The day after I felt pretty much like normal, or as normal as I can feel after crying for 6 hours straight. I didn't dare touch shrooms for 2 years, after which I had realized what had induced the bad trip. Late in 2002, I finally got myself some medication for depression, after finally proving that having my own place at the age of 21 and being well over standard salaries, this was not something I was going to work out on my own. The medication worked and that's when I realized how insanely foolish it was to be doing ANY drugs in that condition.
And the reason was simple. Clinical depression I had burdened within myself for years, damn well knowing I was depressed and sociophobic. I used to enter a shop, and if there were more than 2 people in it, I'd leave immediately and look for another one, for no apparent reason at all. Image, that's when I was normal. Shrooms are NOT for this type of person. Depression is a mighty weird disease, and it was only after I got on medication (Parexotine, 'my favourite high'), that I realized what that trip was all about. I entered the world of shrooms without any knowledge of how they would affect a man like me, an entirely irresponsible decision.

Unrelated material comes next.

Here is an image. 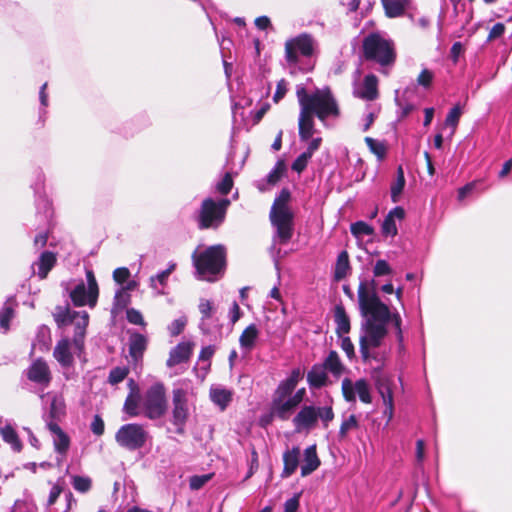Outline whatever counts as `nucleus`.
Segmentation results:
<instances>
[{"instance_id":"obj_6","label":"nucleus","mask_w":512,"mask_h":512,"mask_svg":"<svg viewBox=\"0 0 512 512\" xmlns=\"http://www.w3.org/2000/svg\"><path fill=\"white\" fill-rule=\"evenodd\" d=\"M362 48L365 60L375 62L383 69L392 66L396 60L393 42L379 33L367 35Z\"/></svg>"},{"instance_id":"obj_60","label":"nucleus","mask_w":512,"mask_h":512,"mask_svg":"<svg viewBox=\"0 0 512 512\" xmlns=\"http://www.w3.org/2000/svg\"><path fill=\"white\" fill-rule=\"evenodd\" d=\"M126 318L129 323L134 325H144V319L140 311L134 308H128L126 310Z\"/></svg>"},{"instance_id":"obj_46","label":"nucleus","mask_w":512,"mask_h":512,"mask_svg":"<svg viewBox=\"0 0 512 512\" xmlns=\"http://www.w3.org/2000/svg\"><path fill=\"white\" fill-rule=\"evenodd\" d=\"M129 374V368L128 367H114L110 370L109 376H108V383L111 385H117L120 382H122L127 375Z\"/></svg>"},{"instance_id":"obj_10","label":"nucleus","mask_w":512,"mask_h":512,"mask_svg":"<svg viewBox=\"0 0 512 512\" xmlns=\"http://www.w3.org/2000/svg\"><path fill=\"white\" fill-rule=\"evenodd\" d=\"M143 408L145 416L151 420L158 419L165 414L167 402L162 383H155L146 391Z\"/></svg>"},{"instance_id":"obj_35","label":"nucleus","mask_w":512,"mask_h":512,"mask_svg":"<svg viewBox=\"0 0 512 512\" xmlns=\"http://www.w3.org/2000/svg\"><path fill=\"white\" fill-rule=\"evenodd\" d=\"M65 414V403L62 397L58 395H52L49 411L45 415V421H53L55 422L61 416Z\"/></svg>"},{"instance_id":"obj_49","label":"nucleus","mask_w":512,"mask_h":512,"mask_svg":"<svg viewBox=\"0 0 512 512\" xmlns=\"http://www.w3.org/2000/svg\"><path fill=\"white\" fill-rule=\"evenodd\" d=\"M359 427V423L357 417L352 414L348 418H345L339 429V437L345 438L349 431L353 429H357Z\"/></svg>"},{"instance_id":"obj_51","label":"nucleus","mask_w":512,"mask_h":512,"mask_svg":"<svg viewBox=\"0 0 512 512\" xmlns=\"http://www.w3.org/2000/svg\"><path fill=\"white\" fill-rule=\"evenodd\" d=\"M392 273L393 270L386 260L380 259L376 261L373 268L374 277L390 276Z\"/></svg>"},{"instance_id":"obj_11","label":"nucleus","mask_w":512,"mask_h":512,"mask_svg":"<svg viewBox=\"0 0 512 512\" xmlns=\"http://www.w3.org/2000/svg\"><path fill=\"white\" fill-rule=\"evenodd\" d=\"M316 41L312 35L301 33L285 43V58L291 65L298 63L299 55L310 57L315 49Z\"/></svg>"},{"instance_id":"obj_26","label":"nucleus","mask_w":512,"mask_h":512,"mask_svg":"<svg viewBox=\"0 0 512 512\" xmlns=\"http://www.w3.org/2000/svg\"><path fill=\"white\" fill-rule=\"evenodd\" d=\"M301 451L299 447H292L283 453L284 468L282 477H289L295 473L299 466Z\"/></svg>"},{"instance_id":"obj_9","label":"nucleus","mask_w":512,"mask_h":512,"mask_svg":"<svg viewBox=\"0 0 512 512\" xmlns=\"http://www.w3.org/2000/svg\"><path fill=\"white\" fill-rule=\"evenodd\" d=\"M148 438V431L143 425L137 423L124 424L115 434L117 444L128 451H136L143 448Z\"/></svg>"},{"instance_id":"obj_18","label":"nucleus","mask_w":512,"mask_h":512,"mask_svg":"<svg viewBox=\"0 0 512 512\" xmlns=\"http://www.w3.org/2000/svg\"><path fill=\"white\" fill-rule=\"evenodd\" d=\"M44 183L45 176L43 172L41 170H37L35 175V181L31 184V187L33 188L35 193V202L37 209L39 210L40 208H43L45 216L48 217L50 213V202L44 196Z\"/></svg>"},{"instance_id":"obj_8","label":"nucleus","mask_w":512,"mask_h":512,"mask_svg":"<svg viewBox=\"0 0 512 512\" xmlns=\"http://www.w3.org/2000/svg\"><path fill=\"white\" fill-rule=\"evenodd\" d=\"M333 419L332 406L304 405L293 418V424L297 431L311 430L317 425L318 420H321L323 428L326 429Z\"/></svg>"},{"instance_id":"obj_34","label":"nucleus","mask_w":512,"mask_h":512,"mask_svg":"<svg viewBox=\"0 0 512 512\" xmlns=\"http://www.w3.org/2000/svg\"><path fill=\"white\" fill-rule=\"evenodd\" d=\"M259 331L255 324H250L239 337V344L246 352H250L256 343Z\"/></svg>"},{"instance_id":"obj_12","label":"nucleus","mask_w":512,"mask_h":512,"mask_svg":"<svg viewBox=\"0 0 512 512\" xmlns=\"http://www.w3.org/2000/svg\"><path fill=\"white\" fill-rule=\"evenodd\" d=\"M172 424L176 427L175 432L179 435L185 433L186 422L189 417L187 391L183 388L173 389L172 396Z\"/></svg>"},{"instance_id":"obj_2","label":"nucleus","mask_w":512,"mask_h":512,"mask_svg":"<svg viewBox=\"0 0 512 512\" xmlns=\"http://www.w3.org/2000/svg\"><path fill=\"white\" fill-rule=\"evenodd\" d=\"M296 96L300 106L298 133L302 142L310 140L316 132L314 116L326 126L329 118L340 115L338 103L328 87L309 93L303 85H297Z\"/></svg>"},{"instance_id":"obj_50","label":"nucleus","mask_w":512,"mask_h":512,"mask_svg":"<svg viewBox=\"0 0 512 512\" xmlns=\"http://www.w3.org/2000/svg\"><path fill=\"white\" fill-rule=\"evenodd\" d=\"M233 187V179L229 172L216 184L215 189L221 195H227Z\"/></svg>"},{"instance_id":"obj_19","label":"nucleus","mask_w":512,"mask_h":512,"mask_svg":"<svg viewBox=\"0 0 512 512\" xmlns=\"http://www.w3.org/2000/svg\"><path fill=\"white\" fill-rule=\"evenodd\" d=\"M285 172L286 165L283 161L279 160L265 178L259 179L255 182V186L260 192H265L270 186L277 184Z\"/></svg>"},{"instance_id":"obj_45","label":"nucleus","mask_w":512,"mask_h":512,"mask_svg":"<svg viewBox=\"0 0 512 512\" xmlns=\"http://www.w3.org/2000/svg\"><path fill=\"white\" fill-rule=\"evenodd\" d=\"M71 479V484L76 491L86 493L91 489L92 481L89 477L75 475Z\"/></svg>"},{"instance_id":"obj_61","label":"nucleus","mask_w":512,"mask_h":512,"mask_svg":"<svg viewBox=\"0 0 512 512\" xmlns=\"http://www.w3.org/2000/svg\"><path fill=\"white\" fill-rule=\"evenodd\" d=\"M130 277V271L126 267H120L116 268L113 271V279L116 283L120 284L121 286L127 282V280Z\"/></svg>"},{"instance_id":"obj_41","label":"nucleus","mask_w":512,"mask_h":512,"mask_svg":"<svg viewBox=\"0 0 512 512\" xmlns=\"http://www.w3.org/2000/svg\"><path fill=\"white\" fill-rule=\"evenodd\" d=\"M130 302H131L130 294L125 292L121 288H118L114 295L111 313L114 315L118 314L123 309L127 308V306L130 304Z\"/></svg>"},{"instance_id":"obj_24","label":"nucleus","mask_w":512,"mask_h":512,"mask_svg":"<svg viewBox=\"0 0 512 512\" xmlns=\"http://www.w3.org/2000/svg\"><path fill=\"white\" fill-rule=\"evenodd\" d=\"M297 405L290 399H272L271 414L276 418L285 421L290 418Z\"/></svg>"},{"instance_id":"obj_57","label":"nucleus","mask_w":512,"mask_h":512,"mask_svg":"<svg viewBox=\"0 0 512 512\" xmlns=\"http://www.w3.org/2000/svg\"><path fill=\"white\" fill-rule=\"evenodd\" d=\"M187 323L186 317H180L172 321L168 330L171 336H178L184 330Z\"/></svg>"},{"instance_id":"obj_16","label":"nucleus","mask_w":512,"mask_h":512,"mask_svg":"<svg viewBox=\"0 0 512 512\" xmlns=\"http://www.w3.org/2000/svg\"><path fill=\"white\" fill-rule=\"evenodd\" d=\"M28 379L40 385H49L51 373L47 363L42 359L35 360L28 369Z\"/></svg>"},{"instance_id":"obj_43","label":"nucleus","mask_w":512,"mask_h":512,"mask_svg":"<svg viewBox=\"0 0 512 512\" xmlns=\"http://www.w3.org/2000/svg\"><path fill=\"white\" fill-rule=\"evenodd\" d=\"M139 400H140V395L128 394V396L125 400V403H124L123 410L130 417H136L140 414Z\"/></svg>"},{"instance_id":"obj_22","label":"nucleus","mask_w":512,"mask_h":512,"mask_svg":"<svg viewBox=\"0 0 512 512\" xmlns=\"http://www.w3.org/2000/svg\"><path fill=\"white\" fill-rule=\"evenodd\" d=\"M53 356L63 368H69L73 365L74 357L71 352V343L68 338L58 341L54 348Z\"/></svg>"},{"instance_id":"obj_38","label":"nucleus","mask_w":512,"mask_h":512,"mask_svg":"<svg viewBox=\"0 0 512 512\" xmlns=\"http://www.w3.org/2000/svg\"><path fill=\"white\" fill-rule=\"evenodd\" d=\"M350 270L349 255L347 251L343 250L338 254L335 269L334 279L340 281L344 279Z\"/></svg>"},{"instance_id":"obj_64","label":"nucleus","mask_w":512,"mask_h":512,"mask_svg":"<svg viewBox=\"0 0 512 512\" xmlns=\"http://www.w3.org/2000/svg\"><path fill=\"white\" fill-rule=\"evenodd\" d=\"M300 495L296 494L284 503V512H296L299 508Z\"/></svg>"},{"instance_id":"obj_33","label":"nucleus","mask_w":512,"mask_h":512,"mask_svg":"<svg viewBox=\"0 0 512 512\" xmlns=\"http://www.w3.org/2000/svg\"><path fill=\"white\" fill-rule=\"evenodd\" d=\"M17 307V301L14 296L9 297L4 306L0 310V329L3 332L8 331L10 321L14 317L15 308Z\"/></svg>"},{"instance_id":"obj_20","label":"nucleus","mask_w":512,"mask_h":512,"mask_svg":"<svg viewBox=\"0 0 512 512\" xmlns=\"http://www.w3.org/2000/svg\"><path fill=\"white\" fill-rule=\"evenodd\" d=\"M192 354V344L190 342H180L169 352L166 365L172 368L189 360Z\"/></svg>"},{"instance_id":"obj_44","label":"nucleus","mask_w":512,"mask_h":512,"mask_svg":"<svg viewBox=\"0 0 512 512\" xmlns=\"http://www.w3.org/2000/svg\"><path fill=\"white\" fill-rule=\"evenodd\" d=\"M350 231L355 237L371 236L374 233V229L371 225L364 221H356L351 224Z\"/></svg>"},{"instance_id":"obj_17","label":"nucleus","mask_w":512,"mask_h":512,"mask_svg":"<svg viewBox=\"0 0 512 512\" xmlns=\"http://www.w3.org/2000/svg\"><path fill=\"white\" fill-rule=\"evenodd\" d=\"M47 428L53 435V444L55 451L64 456L70 446L69 436L61 429V427L53 421H47Z\"/></svg>"},{"instance_id":"obj_25","label":"nucleus","mask_w":512,"mask_h":512,"mask_svg":"<svg viewBox=\"0 0 512 512\" xmlns=\"http://www.w3.org/2000/svg\"><path fill=\"white\" fill-rule=\"evenodd\" d=\"M306 378L309 387L313 389H320L328 383L327 371L321 364H314L308 371Z\"/></svg>"},{"instance_id":"obj_14","label":"nucleus","mask_w":512,"mask_h":512,"mask_svg":"<svg viewBox=\"0 0 512 512\" xmlns=\"http://www.w3.org/2000/svg\"><path fill=\"white\" fill-rule=\"evenodd\" d=\"M69 295L75 306L81 307L87 305L93 308L97 304L99 291H96L94 296L91 292V287L86 286L85 282L81 280L69 291Z\"/></svg>"},{"instance_id":"obj_29","label":"nucleus","mask_w":512,"mask_h":512,"mask_svg":"<svg viewBox=\"0 0 512 512\" xmlns=\"http://www.w3.org/2000/svg\"><path fill=\"white\" fill-rule=\"evenodd\" d=\"M175 269L176 263L169 262L168 267L165 270L159 271L156 275L149 278V286L159 294H162L163 289L167 285L169 276Z\"/></svg>"},{"instance_id":"obj_40","label":"nucleus","mask_w":512,"mask_h":512,"mask_svg":"<svg viewBox=\"0 0 512 512\" xmlns=\"http://www.w3.org/2000/svg\"><path fill=\"white\" fill-rule=\"evenodd\" d=\"M405 176L404 170L401 165L397 167L396 180L391 184V200L393 203H397L400 199V195L405 187Z\"/></svg>"},{"instance_id":"obj_54","label":"nucleus","mask_w":512,"mask_h":512,"mask_svg":"<svg viewBox=\"0 0 512 512\" xmlns=\"http://www.w3.org/2000/svg\"><path fill=\"white\" fill-rule=\"evenodd\" d=\"M46 88H47V83H44L41 87H40V91H39V101H40V105H41V108L39 110V120L44 122L45 120V116H46V107L48 106V94L46 93Z\"/></svg>"},{"instance_id":"obj_30","label":"nucleus","mask_w":512,"mask_h":512,"mask_svg":"<svg viewBox=\"0 0 512 512\" xmlns=\"http://www.w3.org/2000/svg\"><path fill=\"white\" fill-rule=\"evenodd\" d=\"M209 395L211 401L218 406L221 411H224L232 401V392L220 386H212Z\"/></svg>"},{"instance_id":"obj_32","label":"nucleus","mask_w":512,"mask_h":512,"mask_svg":"<svg viewBox=\"0 0 512 512\" xmlns=\"http://www.w3.org/2000/svg\"><path fill=\"white\" fill-rule=\"evenodd\" d=\"M334 321L336 323V334L338 337L349 333L351 328L350 319L342 305L335 306Z\"/></svg>"},{"instance_id":"obj_7","label":"nucleus","mask_w":512,"mask_h":512,"mask_svg":"<svg viewBox=\"0 0 512 512\" xmlns=\"http://www.w3.org/2000/svg\"><path fill=\"white\" fill-rule=\"evenodd\" d=\"M231 201L228 198L215 200L205 198L196 214V220L200 229H216L225 220L227 209Z\"/></svg>"},{"instance_id":"obj_13","label":"nucleus","mask_w":512,"mask_h":512,"mask_svg":"<svg viewBox=\"0 0 512 512\" xmlns=\"http://www.w3.org/2000/svg\"><path fill=\"white\" fill-rule=\"evenodd\" d=\"M342 394L347 402L354 403L356 401V395L359 396L361 402L370 404L372 397L370 394V387L365 379H358L353 382L350 378H344L342 380Z\"/></svg>"},{"instance_id":"obj_48","label":"nucleus","mask_w":512,"mask_h":512,"mask_svg":"<svg viewBox=\"0 0 512 512\" xmlns=\"http://www.w3.org/2000/svg\"><path fill=\"white\" fill-rule=\"evenodd\" d=\"M295 388L296 387H294L290 383L286 382L285 380H282L274 392L273 399H287L291 397Z\"/></svg>"},{"instance_id":"obj_23","label":"nucleus","mask_w":512,"mask_h":512,"mask_svg":"<svg viewBox=\"0 0 512 512\" xmlns=\"http://www.w3.org/2000/svg\"><path fill=\"white\" fill-rule=\"evenodd\" d=\"M405 217V210L401 206H396L386 215L383 223H382V234L384 236L394 237L398 233V229L396 226V219L403 220Z\"/></svg>"},{"instance_id":"obj_55","label":"nucleus","mask_w":512,"mask_h":512,"mask_svg":"<svg viewBox=\"0 0 512 512\" xmlns=\"http://www.w3.org/2000/svg\"><path fill=\"white\" fill-rule=\"evenodd\" d=\"M434 74L429 69H423L417 77V84L425 89H429L432 85Z\"/></svg>"},{"instance_id":"obj_1","label":"nucleus","mask_w":512,"mask_h":512,"mask_svg":"<svg viewBox=\"0 0 512 512\" xmlns=\"http://www.w3.org/2000/svg\"><path fill=\"white\" fill-rule=\"evenodd\" d=\"M370 289L367 282L361 281L358 287V301L362 315L365 319L361 322L359 350L364 363L376 356L370 352L372 348H378L388 333L387 324L391 321L397 332L399 342L403 341L401 329V317L399 313L392 314L389 307L383 303L377 295L376 281L371 280Z\"/></svg>"},{"instance_id":"obj_37","label":"nucleus","mask_w":512,"mask_h":512,"mask_svg":"<svg viewBox=\"0 0 512 512\" xmlns=\"http://www.w3.org/2000/svg\"><path fill=\"white\" fill-rule=\"evenodd\" d=\"M321 365H323L326 371L331 372L335 377H339L344 370V366L338 356V353L334 350H331L328 353Z\"/></svg>"},{"instance_id":"obj_39","label":"nucleus","mask_w":512,"mask_h":512,"mask_svg":"<svg viewBox=\"0 0 512 512\" xmlns=\"http://www.w3.org/2000/svg\"><path fill=\"white\" fill-rule=\"evenodd\" d=\"M0 434L2 436V439L6 443H8L14 451H16V452L21 451V449H22L21 441L12 426L5 425L4 427H1Z\"/></svg>"},{"instance_id":"obj_28","label":"nucleus","mask_w":512,"mask_h":512,"mask_svg":"<svg viewBox=\"0 0 512 512\" xmlns=\"http://www.w3.org/2000/svg\"><path fill=\"white\" fill-rule=\"evenodd\" d=\"M56 264V255L50 251H44L40 254L38 260L33 263L32 268L37 267V275L40 279H45L50 270Z\"/></svg>"},{"instance_id":"obj_15","label":"nucleus","mask_w":512,"mask_h":512,"mask_svg":"<svg viewBox=\"0 0 512 512\" xmlns=\"http://www.w3.org/2000/svg\"><path fill=\"white\" fill-rule=\"evenodd\" d=\"M147 338L140 333H132L129 337V355L131 357V365L135 371L142 369V359L147 349Z\"/></svg>"},{"instance_id":"obj_27","label":"nucleus","mask_w":512,"mask_h":512,"mask_svg":"<svg viewBox=\"0 0 512 512\" xmlns=\"http://www.w3.org/2000/svg\"><path fill=\"white\" fill-rule=\"evenodd\" d=\"M321 462L317 455L316 446L311 445L304 450V460L301 465V476L306 477L318 469Z\"/></svg>"},{"instance_id":"obj_53","label":"nucleus","mask_w":512,"mask_h":512,"mask_svg":"<svg viewBox=\"0 0 512 512\" xmlns=\"http://www.w3.org/2000/svg\"><path fill=\"white\" fill-rule=\"evenodd\" d=\"M205 324L206 326L202 327L200 321L198 325L200 331L205 335H213L220 330L219 320L215 316L211 317L209 320H206Z\"/></svg>"},{"instance_id":"obj_63","label":"nucleus","mask_w":512,"mask_h":512,"mask_svg":"<svg viewBox=\"0 0 512 512\" xmlns=\"http://www.w3.org/2000/svg\"><path fill=\"white\" fill-rule=\"evenodd\" d=\"M104 421L99 415H95L91 422V431L97 435L101 436L104 433Z\"/></svg>"},{"instance_id":"obj_47","label":"nucleus","mask_w":512,"mask_h":512,"mask_svg":"<svg viewBox=\"0 0 512 512\" xmlns=\"http://www.w3.org/2000/svg\"><path fill=\"white\" fill-rule=\"evenodd\" d=\"M461 115L462 107L460 106V104H456L449 110L445 118V125L451 127L454 130L459 123Z\"/></svg>"},{"instance_id":"obj_21","label":"nucleus","mask_w":512,"mask_h":512,"mask_svg":"<svg viewBox=\"0 0 512 512\" xmlns=\"http://www.w3.org/2000/svg\"><path fill=\"white\" fill-rule=\"evenodd\" d=\"M354 95L358 98L372 101L378 96V79L374 74H368L364 77L362 85L354 90Z\"/></svg>"},{"instance_id":"obj_5","label":"nucleus","mask_w":512,"mask_h":512,"mask_svg":"<svg viewBox=\"0 0 512 512\" xmlns=\"http://www.w3.org/2000/svg\"><path fill=\"white\" fill-rule=\"evenodd\" d=\"M54 320L59 328L74 325L73 346L78 356L84 351L86 328L89 314L86 311H72L68 306H57L53 312Z\"/></svg>"},{"instance_id":"obj_4","label":"nucleus","mask_w":512,"mask_h":512,"mask_svg":"<svg viewBox=\"0 0 512 512\" xmlns=\"http://www.w3.org/2000/svg\"><path fill=\"white\" fill-rule=\"evenodd\" d=\"M291 193L288 188H283L276 196L270 210V221L275 228L273 243L287 244L294 231V214L288 207Z\"/></svg>"},{"instance_id":"obj_62","label":"nucleus","mask_w":512,"mask_h":512,"mask_svg":"<svg viewBox=\"0 0 512 512\" xmlns=\"http://www.w3.org/2000/svg\"><path fill=\"white\" fill-rule=\"evenodd\" d=\"M287 82L286 80L284 79H281L280 81H278L277 83V87H276V91L273 95V101L274 102H279L281 99L284 98L288 88H287Z\"/></svg>"},{"instance_id":"obj_42","label":"nucleus","mask_w":512,"mask_h":512,"mask_svg":"<svg viewBox=\"0 0 512 512\" xmlns=\"http://www.w3.org/2000/svg\"><path fill=\"white\" fill-rule=\"evenodd\" d=\"M198 308H199V312L201 314V318H200L201 326L205 327L206 326L205 321L209 320L211 317L214 316V314L216 312V308L213 305L212 301L207 300V299H200Z\"/></svg>"},{"instance_id":"obj_52","label":"nucleus","mask_w":512,"mask_h":512,"mask_svg":"<svg viewBox=\"0 0 512 512\" xmlns=\"http://www.w3.org/2000/svg\"><path fill=\"white\" fill-rule=\"evenodd\" d=\"M365 142L369 147L370 151L375 154L379 159H383L386 153V148L383 143L378 142L377 140L366 137Z\"/></svg>"},{"instance_id":"obj_36","label":"nucleus","mask_w":512,"mask_h":512,"mask_svg":"<svg viewBox=\"0 0 512 512\" xmlns=\"http://www.w3.org/2000/svg\"><path fill=\"white\" fill-rule=\"evenodd\" d=\"M381 3L386 16L396 18L404 13L408 0H381Z\"/></svg>"},{"instance_id":"obj_3","label":"nucleus","mask_w":512,"mask_h":512,"mask_svg":"<svg viewBox=\"0 0 512 512\" xmlns=\"http://www.w3.org/2000/svg\"><path fill=\"white\" fill-rule=\"evenodd\" d=\"M193 265L197 278L209 282L221 278L226 268V249L223 245H213L192 254Z\"/></svg>"},{"instance_id":"obj_58","label":"nucleus","mask_w":512,"mask_h":512,"mask_svg":"<svg viewBox=\"0 0 512 512\" xmlns=\"http://www.w3.org/2000/svg\"><path fill=\"white\" fill-rule=\"evenodd\" d=\"M211 477L212 476L210 474L192 476L189 482L190 488L192 490H199L211 479Z\"/></svg>"},{"instance_id":"obj_56","label":"nucleus","mask_w":512,"mask_h":512,"mask_svg":"<svg viewBox=\"0 0 512 512\" xmlns=\"http://www.w3.org/2000/svg\"><path fill=\"white\" fill-rule=\"evenodd\" d=\"M312 157L308 155V153L302 152L292 163L291 168L293 171H296L297 173H301L305 170L307 167V164L309 160Z\"/></svg>"},{"instance_id":"obj_59","label":"nucleus","mask_w":512,"mask_h":512,"mask_svg":"<svg viewBox=\"0 0 512 512\" xmlns=\"http://www.w3.org/2000/svg\"><path fill=\"white\" fill-rule=\"evenodd\" d=\"M339 338L341 339L340 346L342 350L346 353V356L352 360L355 357V349L350 337L343 335Z\"/></svg>"},{"instance_id":"obj_31","label":"nucleus","mask_w":512,"mask_h":512,"mask_svg":"<svg viewBox=\"0 0 512 512\" xmlns=\"http://www.w3.org/2000/svg\"><path fill=\"white\" fill-rule=\"evenodd\" d=\"M376 387L385 405V413L388 412L391 417L393 413V393L390 381L387 378H381L377 381Z\"/></svg>"}]
</instances>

But I learned from this, and that's the entire point of doing shrooms to begin with. Be ready. When you are, shrooms are not a problem at all. Now I trip regularly every autumn (when they grow), after dealing with my depression problems, and never have any problems. Treat it with respect, and you'll be fine. Don't, and you're fucked. Like a chainsaw, a very effective tool, but it's not exactly a toy.
Each trip teaches me something new about myself. Even now, I think I deserved that bad trip. It was myself, telling myself to get my act together.
That's why I finally did, so in the end, it was a successful bad trip. I treated the shrooms with disrespect and irresponsibility, and got exactly what a stupid kid gets when he does something like that; a slap in the face from someone, and if not someone, then a friend, and if not a friend, then a shroom-induced God, and if not a shroom-induced God, then from life itself. (The shroom-induced God gives a damn clear message, though.)
No wonder Indians worship this thing.
I hope this helps some dumb kid become not such a dumb kid.